Input data:
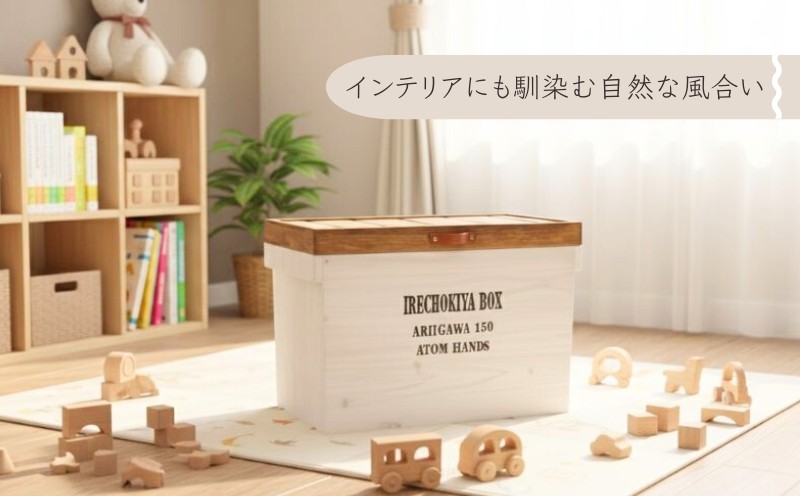 
                  木製収納ボックス IRECHOKIYA BOX ホワイト 杉 ヒノキ 高知県産 収納ボックス 木箱 ウッドボックス 収納ケース 蓋付き 収納 2000mlペットボトル収納 12本収納 衣類収納 おもちゃ収納 キッズ収納 踏み台 踏み台兼用 木製踏み台 インテリア収納 白塗装 天然木 収納家具 木製ケース 木製コンテナ 5.8kg 345×630×250mm [1528]
                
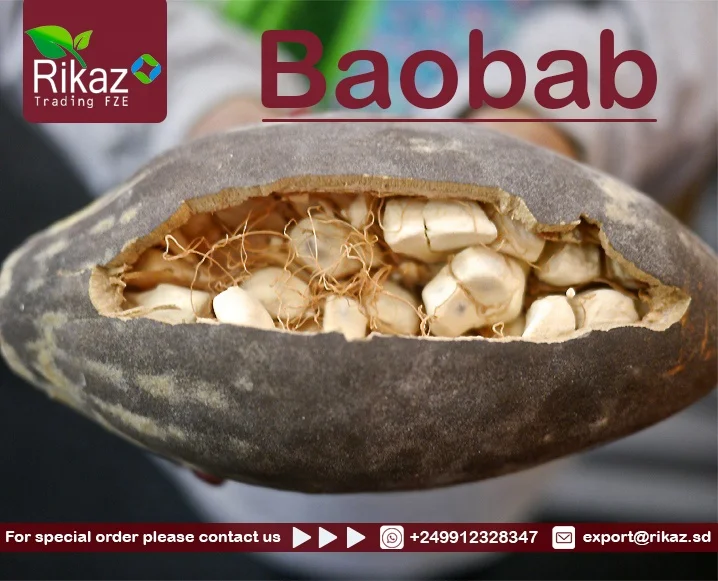 Органическое сырье Baobab лучшего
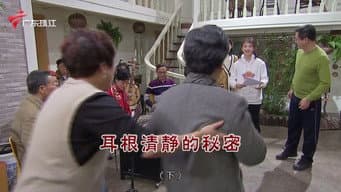 Episódio 4380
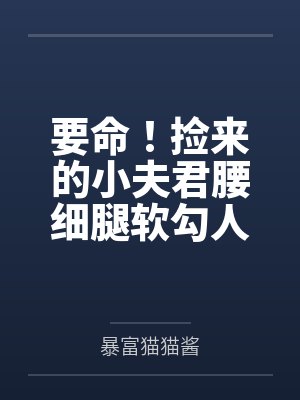 至尊武神封面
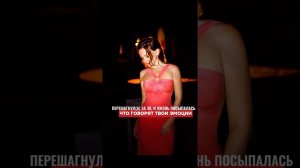 Экзистенциальный смысл кризиса 30 лет. Диагностика верности выбранного пути через эмоции и тело.
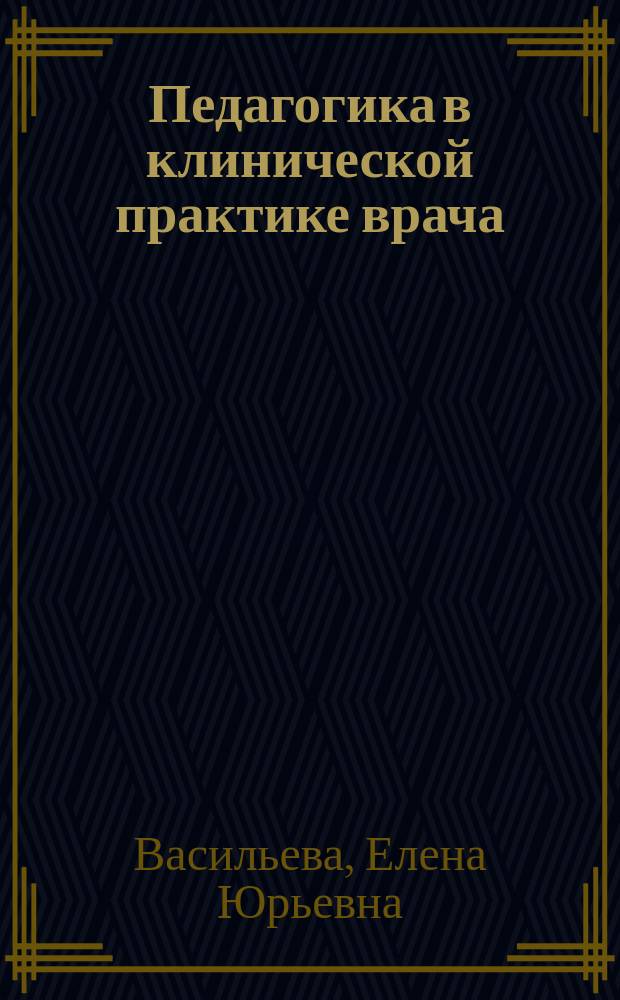 Педагогика в клинической практике врача : учебное пособие
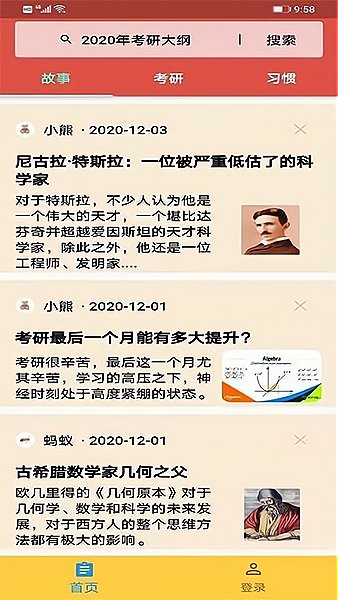 数学头条app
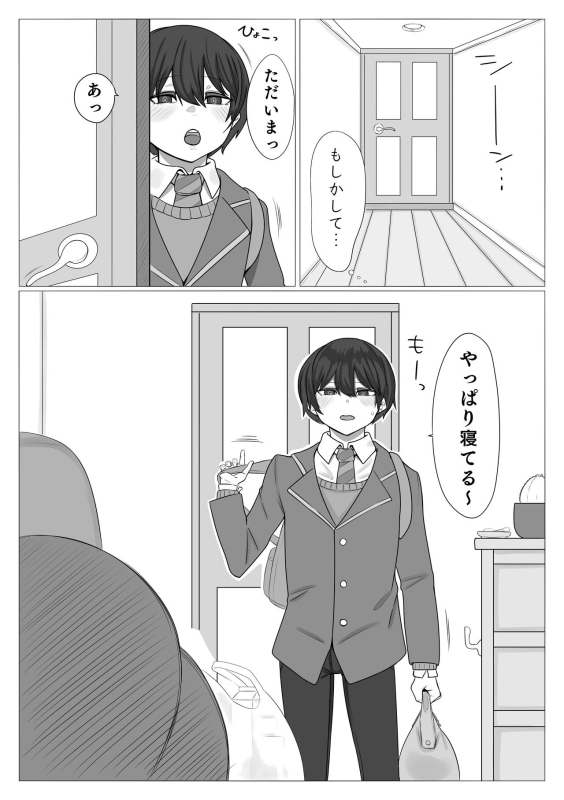 [Manbou Shoten] Shitei ga Mechakucha Sex suru Ohanashi_03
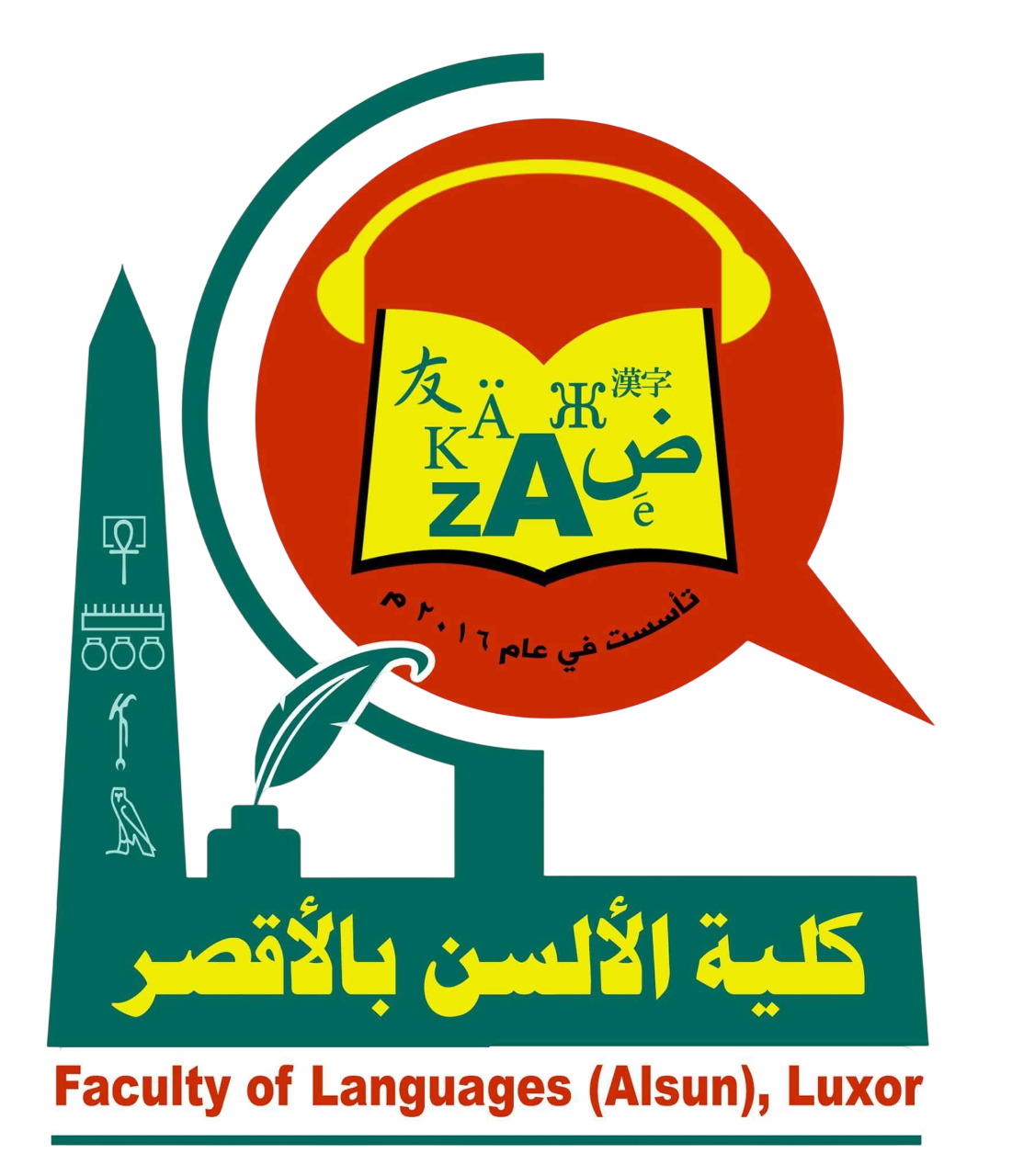 كلية الألسن جامعة الأقصر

Work item: Copy out all the data exactly. The images should not appear in the copy.

Result for this task:
                  木製収納ボックス IRECHOKIYA BOX ホワイト 杉 ヒノキ 高知県産 収納ボックス 木箱 ウッドボックス 収納ケース 蓋付き 収納 2000mlペットボトル収納 12本収納 衣類収納 おもちゃ収納 キッズ収納 踏み台 踏み台兼用 木製踏み台 インテリア収納 白塗装 天然木 収納家具 木製ケース 木製コンテナ 5.8kg 345×630×250mm [1528]
                
 Органическое сырье Baobab лучшего
 Episódio 4380
 至尊武神封面
 Экзистенциальный смысл кризиса 30 лет. Диагностика верности выбранного пути через эмоции и тело.
 Педагогика в клинической практике врача : учебное пособие
 数学头条app
 [Manbou Shoten] Shitei ga Mechakucha Sex suru Ohanashi_03
 كلية الألسن جامعة الأقصر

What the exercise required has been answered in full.